Put every line of the rows below into a numbered list and leave out the blank lines.

____ Extracted records

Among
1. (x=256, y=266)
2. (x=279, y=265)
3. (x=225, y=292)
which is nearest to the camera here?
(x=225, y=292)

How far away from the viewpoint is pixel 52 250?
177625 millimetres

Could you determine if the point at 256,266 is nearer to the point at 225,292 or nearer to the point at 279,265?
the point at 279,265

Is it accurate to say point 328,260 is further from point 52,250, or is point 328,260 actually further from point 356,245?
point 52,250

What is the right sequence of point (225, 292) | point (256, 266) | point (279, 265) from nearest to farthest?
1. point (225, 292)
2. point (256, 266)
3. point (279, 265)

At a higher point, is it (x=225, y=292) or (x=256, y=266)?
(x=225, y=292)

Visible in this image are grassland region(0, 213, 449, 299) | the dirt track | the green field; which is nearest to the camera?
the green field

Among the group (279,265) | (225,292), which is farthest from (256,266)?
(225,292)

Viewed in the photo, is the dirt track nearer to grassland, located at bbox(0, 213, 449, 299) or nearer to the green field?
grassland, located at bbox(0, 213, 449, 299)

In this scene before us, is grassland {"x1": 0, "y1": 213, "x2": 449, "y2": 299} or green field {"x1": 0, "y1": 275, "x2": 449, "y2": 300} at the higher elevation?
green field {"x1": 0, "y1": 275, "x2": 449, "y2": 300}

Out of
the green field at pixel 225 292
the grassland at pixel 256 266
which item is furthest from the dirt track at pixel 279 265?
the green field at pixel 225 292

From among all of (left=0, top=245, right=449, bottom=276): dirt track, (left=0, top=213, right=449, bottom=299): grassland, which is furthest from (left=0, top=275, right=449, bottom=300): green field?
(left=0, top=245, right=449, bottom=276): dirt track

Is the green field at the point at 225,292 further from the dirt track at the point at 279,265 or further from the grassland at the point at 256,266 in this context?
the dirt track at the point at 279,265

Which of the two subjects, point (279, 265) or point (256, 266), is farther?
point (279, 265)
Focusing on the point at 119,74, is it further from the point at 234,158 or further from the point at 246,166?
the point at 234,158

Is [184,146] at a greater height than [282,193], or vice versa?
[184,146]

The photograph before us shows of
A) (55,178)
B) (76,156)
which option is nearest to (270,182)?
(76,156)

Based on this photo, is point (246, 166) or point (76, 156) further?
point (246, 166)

________

Full response:
1. Among
2. 1. (x=256, y=266)
3. 2. (x=279, y=265)
4. 3. (x=225, y=292)
5. which is nearest to the camera here?
6. (x=225, y=292)
7. How far away from the viewpoint is pixel 52 250?
8. 177625 millimetres
9. Could you determine if the point at 256,266 is nearer to the point at 225,292 or nearer to the point at 279,265?
10. the point at 279,265
11. Is it accurate to say point 328,260 is further from point 52,250, or is point 328,260 actually further from point 356,245?
12. point 52,250
13. What is the right sequence of point (225, 292) | point (256, 266) | point (279, 265) from nearest to farthest?
14. 1. point (225, 292)
15. 2. point (256, 266)
16. 3. point (279, 265)
17. At a higher point, is it (x=225, y=292) or (x=256, y=266)?
18. (x=225, y=292)
19. Visible in this image are grassland region(0, 213, 449, 299) | the dirt track | the green field; which is nearest to the camera?
20. the green field
21. Among the group (279,265) | (225,292), which is farthest from (256,266)?
22. (225,292)
23. Viewed in the photo, is the dirt track nearer to grassland, located at bbox(0, 213, 449, 299) or nearer to the green field?
24. grassland, located at bbox(0, 213, 449, 299)
25. In this scene before us, is grassland {"x1": 0, "y1": 213, "x2": 449, "y2": 299} or green field {"x1": 0, "y1": 275, "x2": 449, "y2": 300} at the higher elevation?
26. green field {"x1": 0, "y1": 275, "x2": 449, "y2": 300}
27. Out of
28. the green field at pixel 225 292
29. the grassland at pixel 256 266
30. which item is furthest from the dirt track at pixel 279 265?
31. the green field at pixel 225 292
32. From among all of (left=0, top=245, right=449, bottom=276): dirt track, (left=0, top=213, right=449, bottom=299): grassland, which is furthest from (left=0, top=275, right=449, bottom=300): green field?
33. (left=0, top=245, right=449, bottom=276): dirt track
34. Is the green field at the point at 225,292 further from the dirt track at the point at 279,265 or further from the grassland at the point at 256,266 in this context?
35. the dirt track at the point at 279,265
36. Which of the two subjects, point (279, 265) or point (256, 266), is farther?
37. point (279, 265)
38. Focusing on the point at 119,74, is it further from the point at 234,158 or further from the point at 246,166?
39. the point at 234,158
40. Is [184,146] at a greater height than [282,193], or vice versa?
41. [184,146]
42. The photograph before us shows of
43. A) (55,178)
44. B) (76,156)
45. which option is nearest to (270,182)?
46. (76,156)
47. Based on this photo, is point (246, 166) or point (76, 156) further?
48. point (246, 166)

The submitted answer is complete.